You must uninstall older versions of Microsoft desktop virtualisation products before installing WWPC. After installing it, you can install the XP Mode VHD (in the form of a pre-packaged installer file). During the installation, you'll be prompted for a logon name and password, which you'll use for the true Administrator account. You'll be logged into this account automatically when XP Mode or an XP Mode-virtualised application is started. You'll also be asked to confirm the automatic downloading and installation of patches via Windows Update. Additionally, you can password-protect the XP Mode session, although I usually disable that feature. A user should already be preventing unauthorised access to his or her machine.
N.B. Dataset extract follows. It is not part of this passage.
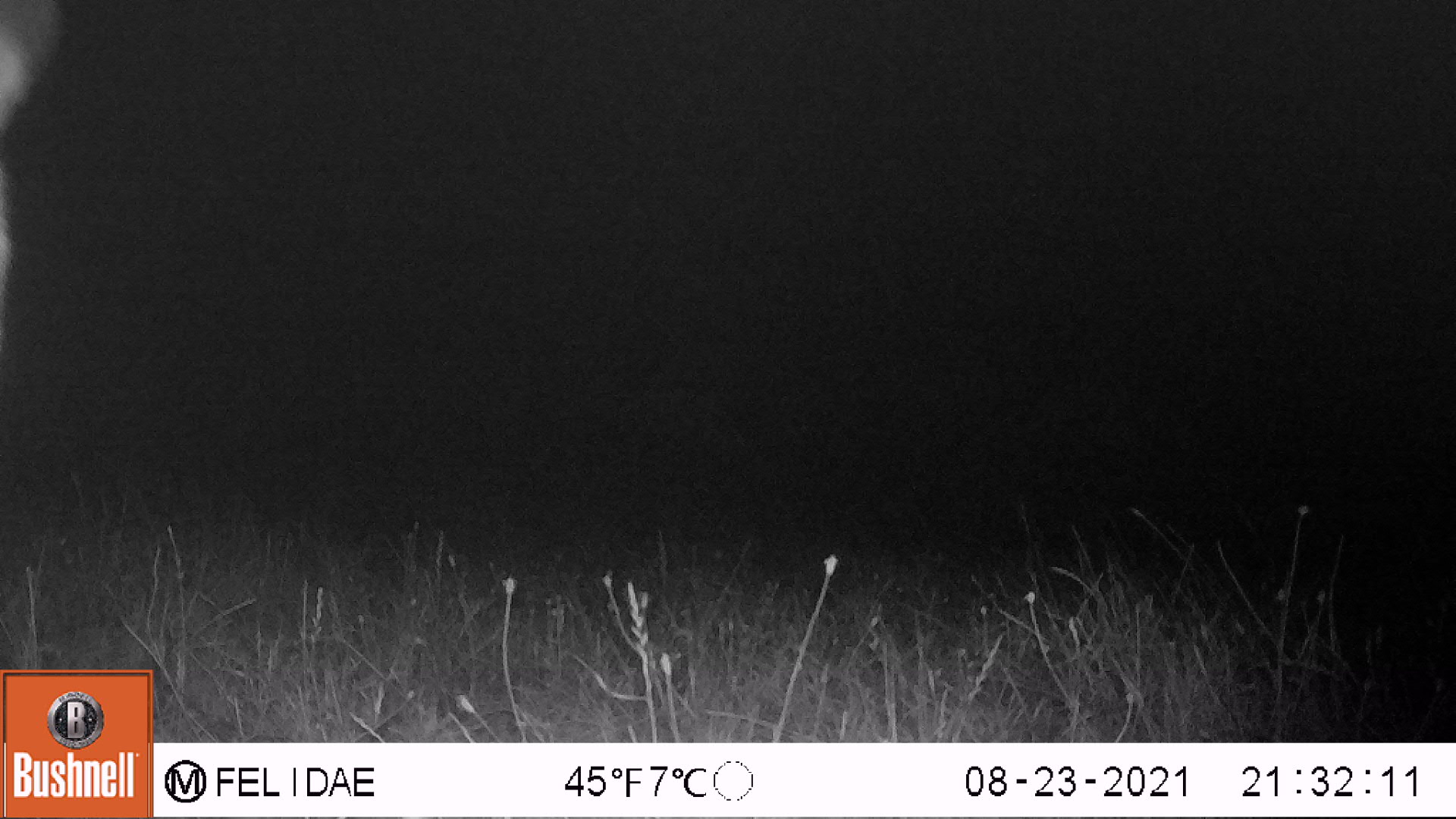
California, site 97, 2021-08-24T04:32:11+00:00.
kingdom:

When XP Mode starts for the first time, the virtualised sessions can easily take a minute or two to come up. Subsequent launches take less time (several seconds on most hardware), although the first start after a reboot always takes a little while. Also, be prepared for XP Mode to download and install XP patches, sometimes unexpectedly. Determining what is being patched, Windows 7 or a virtualised copy of XP, can be confusing.
I love the superintegrated features of XP Mode, but I hope Microsoft makes the patching distinction a little clearer in future versions (if possible). While not perfect, XP Mode is an excellent way to make sure old, incompatible applications can get up and running inside Windows 7.
XP Mode has its downsides. For one, all changes to the default XP Mode image are saved as per-user diff files. This means, for example, that on a multi-user computer, each user running XP Mode will have to patch his or her copy; one user's version will not know that another user has already patched it. The same goes for any configuration change or installation within the virtualised session. This wastes time and space. If this particular problem is unworkable for you, Microsoft suggests using one of its more flexible virtualisation technologies.
Additionally, bear in mind that any virtualised session means more IT support. If you run Windows 7 and Windows XP, you'll be required to support both as if each user is running two different computers, including patching, anti-malware, security configuration changes, and so on. Many organisations may not think to factor the additional costs and resources into their Windows 7 migration plans.